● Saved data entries
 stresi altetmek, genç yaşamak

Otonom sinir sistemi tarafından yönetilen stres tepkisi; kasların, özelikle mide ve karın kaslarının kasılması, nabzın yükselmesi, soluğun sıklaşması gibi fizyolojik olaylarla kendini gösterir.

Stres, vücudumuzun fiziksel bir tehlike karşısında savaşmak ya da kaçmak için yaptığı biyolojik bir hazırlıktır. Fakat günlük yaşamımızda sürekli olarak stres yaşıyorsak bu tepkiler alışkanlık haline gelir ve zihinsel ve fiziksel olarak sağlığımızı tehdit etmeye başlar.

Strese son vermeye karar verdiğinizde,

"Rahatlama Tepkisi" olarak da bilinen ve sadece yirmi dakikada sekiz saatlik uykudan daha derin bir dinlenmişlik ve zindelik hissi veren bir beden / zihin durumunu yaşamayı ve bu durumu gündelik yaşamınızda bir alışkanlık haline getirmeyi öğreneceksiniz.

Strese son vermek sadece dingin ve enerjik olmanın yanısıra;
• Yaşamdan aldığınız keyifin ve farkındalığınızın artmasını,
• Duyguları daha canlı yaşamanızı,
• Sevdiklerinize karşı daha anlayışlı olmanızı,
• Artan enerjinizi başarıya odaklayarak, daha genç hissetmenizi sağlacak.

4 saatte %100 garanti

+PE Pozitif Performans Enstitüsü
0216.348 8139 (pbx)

--

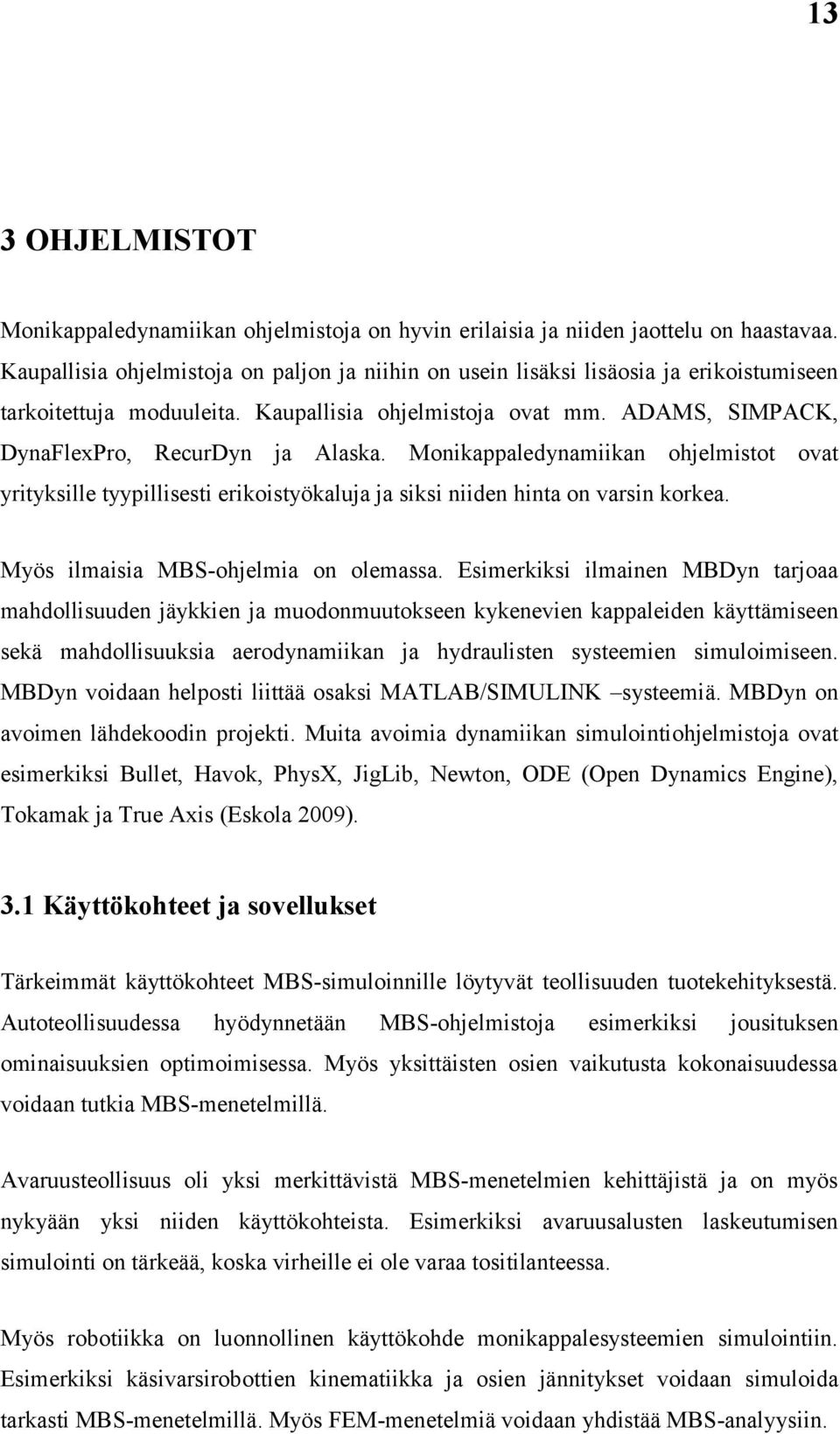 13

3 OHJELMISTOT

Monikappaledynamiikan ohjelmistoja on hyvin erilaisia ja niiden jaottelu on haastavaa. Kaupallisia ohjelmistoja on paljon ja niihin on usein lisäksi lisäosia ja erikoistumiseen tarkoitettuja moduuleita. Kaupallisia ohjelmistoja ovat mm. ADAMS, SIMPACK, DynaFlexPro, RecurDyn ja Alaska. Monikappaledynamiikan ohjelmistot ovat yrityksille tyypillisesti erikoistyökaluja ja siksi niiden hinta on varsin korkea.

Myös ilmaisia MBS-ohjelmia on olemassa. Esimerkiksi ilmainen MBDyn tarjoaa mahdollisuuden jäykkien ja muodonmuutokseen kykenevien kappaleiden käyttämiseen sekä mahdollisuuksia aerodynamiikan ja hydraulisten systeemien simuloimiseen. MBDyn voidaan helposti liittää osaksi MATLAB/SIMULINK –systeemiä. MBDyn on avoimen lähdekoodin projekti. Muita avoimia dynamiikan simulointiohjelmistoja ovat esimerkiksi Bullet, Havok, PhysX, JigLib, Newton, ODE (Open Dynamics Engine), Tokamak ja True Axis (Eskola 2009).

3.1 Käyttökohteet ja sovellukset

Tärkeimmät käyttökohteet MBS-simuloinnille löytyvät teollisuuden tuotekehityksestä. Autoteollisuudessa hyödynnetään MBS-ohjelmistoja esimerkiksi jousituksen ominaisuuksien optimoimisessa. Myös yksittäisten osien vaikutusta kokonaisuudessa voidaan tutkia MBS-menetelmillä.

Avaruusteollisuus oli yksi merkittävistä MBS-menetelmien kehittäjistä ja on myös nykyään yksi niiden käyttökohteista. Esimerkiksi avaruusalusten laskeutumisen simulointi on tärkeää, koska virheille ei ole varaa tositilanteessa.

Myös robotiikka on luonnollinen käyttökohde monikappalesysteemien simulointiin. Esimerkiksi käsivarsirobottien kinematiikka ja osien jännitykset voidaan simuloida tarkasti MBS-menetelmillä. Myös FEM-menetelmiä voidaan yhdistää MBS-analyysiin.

● TASK ITEM
Given the records above, reproduce precisely and only the lines between the line holding "Myös ilmaisia MBS-ohjelmia" and the line holding "Myös robotiikka on", inclusive.

● ANSWER BELOW
Myös ilmaisia MBS-ohjelmia on olemassa. Esimerkiksi ilmainen MBDyn tarjoaa mahdollisuuden jäykkien ja muodonmuutokseen kykenevien kappaleiden käyttämiseen sekä mahdollisuuksia aerodynamiikan ja hydraulisten systeemien simuloimiseen. MBDyn voidaan helposti liittää osaksi MATLAB/SIMULINK –systeemiä. MBDyn on avoimen lähdekoodin projekti. Muita avoimia dynamiikan simulointiohjelmistoja ovat esimerkiksi Bullet, Havok, PhysX, JigLib, Newton, ODE (Open Dynamics Engine), Tokamak ja True Axis (Eskola 2009).

3.1 Käyttökohteet ja sovellukset

Tärkeimmät käyttökohteet MBS-simuloinnille löytyvät teollisuuden tuotekehityksestä. Autoteollisuudessa hyödynnetään MBS-ohjelmistoja esimerkiksi jousituksen ominaisuuksien optimoimisessa. Myös yksittäisten osien vaikutusta kokonaisuudessa voidaan tutkia MBS-menetelmillä.

Avaruusteollisuus oli yksi merkittävistä MBS-menetelmien kehittäjistä ja on myös nykyään yksi niiden käyttökohteista. Esimerkiksi avaruusalusten laskeutumisen simulointi on tärkeää, koska virheille ei ole varaa tositilanteessa.

Myös robotiikka on luonnollinen käyttökohde monikappalesysteemien simulointiin. Esimerkiksi käsivarsirobottien kinematiikka ja osien jännitykset voidaan simuloida tarkasti MBS-menetelmillä. Myös FEM-menetelmiä voidaan yhdistää MBS-analyysiin.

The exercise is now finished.